Memory for long investigations. The lead agent saves its plan to external Memory to persist context, because context beyond the model's window (the cited system used ~200K tokens) is truncated; it then spawns fresh subagents with clean contexts that maintain continuity through careful handoffs and retrieve stored context rather than losing prior work. (Confidence: high, 2-1. Caveat: the 200K figure is model-specific, 1M-token Claude variants exist in 2026, but the pattern holds.)

→ For exact SDK mechanics, see the Claude Agent SDK Reference.
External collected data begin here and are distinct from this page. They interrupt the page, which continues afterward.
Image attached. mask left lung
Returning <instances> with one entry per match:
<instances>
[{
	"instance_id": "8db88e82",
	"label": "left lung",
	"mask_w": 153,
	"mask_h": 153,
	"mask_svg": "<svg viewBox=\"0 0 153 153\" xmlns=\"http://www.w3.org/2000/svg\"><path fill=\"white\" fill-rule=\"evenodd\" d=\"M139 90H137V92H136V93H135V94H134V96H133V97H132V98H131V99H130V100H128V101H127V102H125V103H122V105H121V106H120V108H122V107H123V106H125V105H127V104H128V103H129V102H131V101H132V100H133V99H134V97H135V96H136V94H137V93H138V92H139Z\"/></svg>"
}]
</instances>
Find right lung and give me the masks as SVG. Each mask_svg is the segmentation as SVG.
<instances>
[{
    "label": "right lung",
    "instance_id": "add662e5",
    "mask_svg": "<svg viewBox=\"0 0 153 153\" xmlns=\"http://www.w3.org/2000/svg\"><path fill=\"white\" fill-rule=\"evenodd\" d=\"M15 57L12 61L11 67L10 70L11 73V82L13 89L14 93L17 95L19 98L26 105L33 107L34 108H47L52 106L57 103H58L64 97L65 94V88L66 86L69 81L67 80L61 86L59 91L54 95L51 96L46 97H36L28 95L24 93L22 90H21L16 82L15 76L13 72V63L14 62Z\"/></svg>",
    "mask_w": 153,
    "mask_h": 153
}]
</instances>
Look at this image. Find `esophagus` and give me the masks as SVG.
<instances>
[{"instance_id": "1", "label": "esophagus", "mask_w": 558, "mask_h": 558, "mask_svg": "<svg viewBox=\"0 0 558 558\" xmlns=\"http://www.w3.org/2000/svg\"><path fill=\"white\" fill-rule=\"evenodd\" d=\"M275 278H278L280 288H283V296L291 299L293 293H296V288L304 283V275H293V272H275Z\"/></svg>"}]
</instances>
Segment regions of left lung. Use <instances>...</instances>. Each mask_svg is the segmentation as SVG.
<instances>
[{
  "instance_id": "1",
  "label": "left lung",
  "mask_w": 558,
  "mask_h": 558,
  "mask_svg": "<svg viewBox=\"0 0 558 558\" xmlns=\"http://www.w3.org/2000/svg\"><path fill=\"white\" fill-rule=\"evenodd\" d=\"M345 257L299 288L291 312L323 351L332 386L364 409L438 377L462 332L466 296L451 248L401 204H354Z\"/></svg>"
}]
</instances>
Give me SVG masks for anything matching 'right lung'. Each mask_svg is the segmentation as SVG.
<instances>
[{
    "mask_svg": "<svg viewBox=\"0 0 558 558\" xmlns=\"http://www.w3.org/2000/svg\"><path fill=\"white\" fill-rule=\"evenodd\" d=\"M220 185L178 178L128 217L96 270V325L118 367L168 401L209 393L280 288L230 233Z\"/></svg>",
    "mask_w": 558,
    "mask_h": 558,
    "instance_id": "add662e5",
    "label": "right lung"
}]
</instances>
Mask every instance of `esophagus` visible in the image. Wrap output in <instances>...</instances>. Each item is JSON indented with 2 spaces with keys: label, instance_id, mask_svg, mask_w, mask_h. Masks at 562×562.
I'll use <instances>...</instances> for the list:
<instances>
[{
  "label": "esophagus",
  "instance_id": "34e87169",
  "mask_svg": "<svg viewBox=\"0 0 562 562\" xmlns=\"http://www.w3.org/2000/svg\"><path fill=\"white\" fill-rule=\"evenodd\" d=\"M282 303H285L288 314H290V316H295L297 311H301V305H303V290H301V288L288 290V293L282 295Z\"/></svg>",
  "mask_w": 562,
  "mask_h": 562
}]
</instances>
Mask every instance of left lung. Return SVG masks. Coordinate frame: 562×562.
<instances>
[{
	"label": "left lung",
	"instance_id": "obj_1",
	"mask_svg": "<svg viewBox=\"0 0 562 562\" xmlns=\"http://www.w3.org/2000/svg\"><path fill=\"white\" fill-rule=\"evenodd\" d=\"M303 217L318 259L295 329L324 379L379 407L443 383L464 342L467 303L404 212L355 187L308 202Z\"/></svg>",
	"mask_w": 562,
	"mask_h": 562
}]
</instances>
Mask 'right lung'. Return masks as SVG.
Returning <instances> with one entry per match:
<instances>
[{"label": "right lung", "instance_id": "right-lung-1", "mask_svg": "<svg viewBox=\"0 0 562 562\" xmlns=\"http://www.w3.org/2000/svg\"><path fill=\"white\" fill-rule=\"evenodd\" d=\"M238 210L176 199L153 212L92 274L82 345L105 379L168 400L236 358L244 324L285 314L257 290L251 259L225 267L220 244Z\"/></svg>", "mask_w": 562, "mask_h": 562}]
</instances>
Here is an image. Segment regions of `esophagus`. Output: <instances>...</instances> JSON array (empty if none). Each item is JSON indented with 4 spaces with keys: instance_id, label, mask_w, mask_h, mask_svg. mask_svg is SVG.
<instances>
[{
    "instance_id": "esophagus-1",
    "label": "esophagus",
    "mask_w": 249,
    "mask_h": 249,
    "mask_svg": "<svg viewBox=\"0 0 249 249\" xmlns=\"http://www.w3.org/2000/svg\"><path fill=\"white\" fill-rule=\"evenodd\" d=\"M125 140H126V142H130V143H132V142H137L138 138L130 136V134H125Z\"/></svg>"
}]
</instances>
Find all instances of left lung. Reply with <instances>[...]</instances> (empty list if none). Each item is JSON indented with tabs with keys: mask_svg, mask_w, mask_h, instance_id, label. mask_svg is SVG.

2. Multi-hop reasoning & GraphRAG

GraphRAG is the core retrieval capability for following organizational hierarchies and implicit relationships. It leverages the structural/relational information among entities to capture relational knowledge that flat chunk-RAG cannot, and decomposes into a canonical three-stage architecture: Graph-Based Indexing → Graph-Guided Retrieval → Graph-Enhanced Generation. The multi-hop, context-preserving traversal is exactly what hierarchy-following requires. (Confidence: high for the capability/taxonomy, 3-0; 2-1 for the org-hierarchy application.)
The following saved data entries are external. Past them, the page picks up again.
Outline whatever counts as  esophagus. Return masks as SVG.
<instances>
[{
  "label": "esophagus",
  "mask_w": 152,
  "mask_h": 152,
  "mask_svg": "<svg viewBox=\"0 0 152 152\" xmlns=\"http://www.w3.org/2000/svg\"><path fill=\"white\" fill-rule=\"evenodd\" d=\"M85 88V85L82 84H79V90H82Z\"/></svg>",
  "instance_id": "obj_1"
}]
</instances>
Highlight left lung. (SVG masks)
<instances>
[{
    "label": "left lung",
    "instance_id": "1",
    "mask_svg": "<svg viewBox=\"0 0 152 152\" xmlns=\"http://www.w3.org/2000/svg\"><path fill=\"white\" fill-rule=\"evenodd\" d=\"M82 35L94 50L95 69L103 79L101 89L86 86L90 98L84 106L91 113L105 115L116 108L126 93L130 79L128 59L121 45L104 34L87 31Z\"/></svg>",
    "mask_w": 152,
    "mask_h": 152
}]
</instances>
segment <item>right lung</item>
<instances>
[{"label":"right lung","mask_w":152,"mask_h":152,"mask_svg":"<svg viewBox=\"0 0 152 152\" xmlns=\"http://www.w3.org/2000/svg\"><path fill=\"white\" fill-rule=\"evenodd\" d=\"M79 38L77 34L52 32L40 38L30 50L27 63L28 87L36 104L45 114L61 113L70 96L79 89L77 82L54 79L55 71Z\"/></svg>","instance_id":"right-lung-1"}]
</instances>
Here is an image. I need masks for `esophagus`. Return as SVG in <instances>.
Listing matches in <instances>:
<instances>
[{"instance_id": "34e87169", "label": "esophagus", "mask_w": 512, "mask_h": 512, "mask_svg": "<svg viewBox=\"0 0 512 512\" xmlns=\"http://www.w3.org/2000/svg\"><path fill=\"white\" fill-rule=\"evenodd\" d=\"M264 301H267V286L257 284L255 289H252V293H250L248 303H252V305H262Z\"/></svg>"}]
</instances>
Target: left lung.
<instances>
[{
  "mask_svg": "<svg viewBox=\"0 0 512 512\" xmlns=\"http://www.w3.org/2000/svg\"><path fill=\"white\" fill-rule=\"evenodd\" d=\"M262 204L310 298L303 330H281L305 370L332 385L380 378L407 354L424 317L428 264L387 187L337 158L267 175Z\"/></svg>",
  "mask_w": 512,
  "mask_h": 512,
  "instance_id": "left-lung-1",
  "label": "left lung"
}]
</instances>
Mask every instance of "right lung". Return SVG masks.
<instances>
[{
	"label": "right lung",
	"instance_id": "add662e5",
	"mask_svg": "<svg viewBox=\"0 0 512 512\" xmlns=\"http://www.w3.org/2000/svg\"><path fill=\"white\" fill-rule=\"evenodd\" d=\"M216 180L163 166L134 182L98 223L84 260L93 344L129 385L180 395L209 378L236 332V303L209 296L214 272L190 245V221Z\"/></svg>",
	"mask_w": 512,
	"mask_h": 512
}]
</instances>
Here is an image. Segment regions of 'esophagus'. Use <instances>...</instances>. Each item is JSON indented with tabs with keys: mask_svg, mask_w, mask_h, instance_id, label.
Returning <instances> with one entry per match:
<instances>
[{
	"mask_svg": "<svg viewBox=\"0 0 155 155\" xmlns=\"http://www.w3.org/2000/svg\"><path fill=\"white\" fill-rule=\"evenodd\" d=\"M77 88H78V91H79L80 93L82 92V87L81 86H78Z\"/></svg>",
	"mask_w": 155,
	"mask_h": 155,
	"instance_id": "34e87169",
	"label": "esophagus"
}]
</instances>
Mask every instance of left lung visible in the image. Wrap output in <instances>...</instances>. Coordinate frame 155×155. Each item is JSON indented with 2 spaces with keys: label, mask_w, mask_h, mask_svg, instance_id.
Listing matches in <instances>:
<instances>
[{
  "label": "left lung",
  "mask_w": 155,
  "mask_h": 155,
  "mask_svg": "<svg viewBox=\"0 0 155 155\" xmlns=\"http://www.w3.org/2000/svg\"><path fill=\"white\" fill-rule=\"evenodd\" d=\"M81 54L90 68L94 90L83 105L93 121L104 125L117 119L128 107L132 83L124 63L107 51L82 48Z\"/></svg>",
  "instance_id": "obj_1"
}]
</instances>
State of the art is agentic and iterative, not single-pass. GraphSearch organizes retrieval into six modules (Query Decomposition, Context Refinement, Query Grounding, Logic Drafting, Evidence Verification, Query Expansion) enabling multi-turn interaction, and uses a dual-channel strategy: semantic queries over text chunks and relational queries over the graph, consistently beating single-pass GraphRAG across six multi-hop benchmarks. (Confidence: high, 3-0. Caveat: self-reported, not independently replicated.)

Hybrid + agentic correction beats graph-only. Pure graph-only retrieval (GRAG) gives only marginal gains (+1.34 LLM-judge points) and shows an all-or-nothing failure pattern; pairing graphs with agentic correction (AGRAG, +10.68) or hybrid graph+text (HRAG, +11.68) yields large gains, with the biggest benefit on multi-hop questions. (Confidence: medium, 3-0 on the figures / 2-1 on the "largest benefit" category. Caveats: CTI-domain-specific preprint, not peer-reviewed; LLM-as-a-Judge is contested. A separate hallucination-rate claim from the same paper was refuted: see below.)
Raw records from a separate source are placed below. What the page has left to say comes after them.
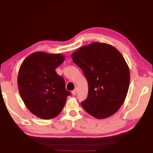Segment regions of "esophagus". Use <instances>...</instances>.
Wrapping results in <instances>:
<instances>
[{"mask_svg":"<svg viewBox=\"0 0 153 153\" xmlns=\"http://www.w3.org/2000/svg\"><path fill=\"white\" fill-rule=\"evenodd\" d=\"M77 93V88L74 89L73 91H72V94H73V95H76Z\"/></svg>","mask_w":153,"mask_h":153,"instance_id":"1","label":"esophagus"}]
</instances>
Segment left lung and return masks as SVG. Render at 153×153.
Wrapping results in <instances>:
<instances>
[{
	"label": "left lung",
	"instance_id": "obj_1",
	"mask_svg": "<svg viewBox=\"0 0 153 153\" xmlns=\"http://www.w3.org/2000/svg\"><path fill=\"white\" fill-rule=\"evenodd\" d=\"M71 58L84 72L88 94L82 107L97 119L120 109L128 91L129 69L120 52L105 43L94 42L75 51Z\"/></svg>",
	"mask_w": 153,
	"mask_h": 153
}]
</instances>
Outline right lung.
<instances>
[{
	"instance_id": "obj_1",
	"label": "right lung",
	"mask_w": 153,
	"mask_h": 153,
	"mask_svg": "<svg viewBox=\"0 0 153 153\" xmlns=\"http://www.w3.org/2000/svg\"><path fill=\"white\" fill-rule=\"evenodd\" d=\"M61 54L36 52L25 59L18 74V88L31 113L43 120H51L61 112L67 96L65 80L56 74L64 61Z\"/></svg>"
}]
</instances>
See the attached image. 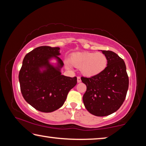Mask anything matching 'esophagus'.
<instances>
[{"mask_svg": "<svg viewBox=\"0 0 146 146\" xmlns=\"http://www.w3.org/2000/svg\"><path fill=\"white\" fill-rule=\"evenodd\" d=\"M77 82L78 83L81 82V78H80V76H77Z\"/></svg>", "mask_w": 146, "mask_h": 146, "instance_id": "34e87169", "label": "esophagus"}]
</instances>
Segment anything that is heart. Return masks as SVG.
Wrapping results in <instances>:
<instances>
[{
	"mask_svg": "<svg viewBox=\"0 0 146 146\" xmlns=\"http://www.w3.org/2000/svg\"><path fill=\"white\" fill-rule=\"evenodd\" d=\"M69 62L75 68H79L81 73L87 77L97 75L105 70L108 65V58L102 53L77 52L71 55ZM68 68H71L66 62Z\"/></svg>",
	"mask_w": 146,
	"mask_h": 146,
	"instance_id": "obj_1",
	"label": "heart"
}]
</instances>
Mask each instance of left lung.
<instances>
[{
  "mask_svg": "<svg viewBox=\"0 0 146 146\" xmlns=\"http://www.w3.org/2000/svg\"><path fill=\"white\" fill-rule=\"evenodd\" d=\"M108 58L107 67L97 75L82 82L87 87L83 102L89 112L97 117H105L120 108L126 97L129 78L124 61L111 51L102 50Z\"/></svg>",
  "mask_w": 146,
  "mask_h": 146,
  "instance_id": "obj_1",
  "label": "left lung"
}]
</instances>
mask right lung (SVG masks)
I'll use <instances>...</instances> for the list:
<instances>
[{
	"label": "right lung",
	"mask_w": 146,
	"mask_h": 146,
	"mask_svg": "<svg viewBox=\"0 0 146 146\" xmlns=\"http://www.w3.org/2000/svg\"><path fill=\"white\" fill-rule=\"evenodd\" d=\"M60 48L38 47L24 56L19 80L23 97L39 111L50 113L63 106L68 94L75 87L77 79L61 75L64 63L58 56ZM58 60V66L49 62Z\"/></svg>",
	"instance_id": "right-lung-1"
}]
</instances>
Contested. Whether GraphRAG beats vanilla RAG is genuinely unsettled. It loses on simple fact lookup and time-sensitive queries (≈13% lower on Natural Questions, ~2.3× latency in one study) and is hurt by knowledge-graph incompleteness. "Graph-first" is justified only for multi-hop/relational queries; a hybrid (graph + text + agentic correction) design is the safer recommendation.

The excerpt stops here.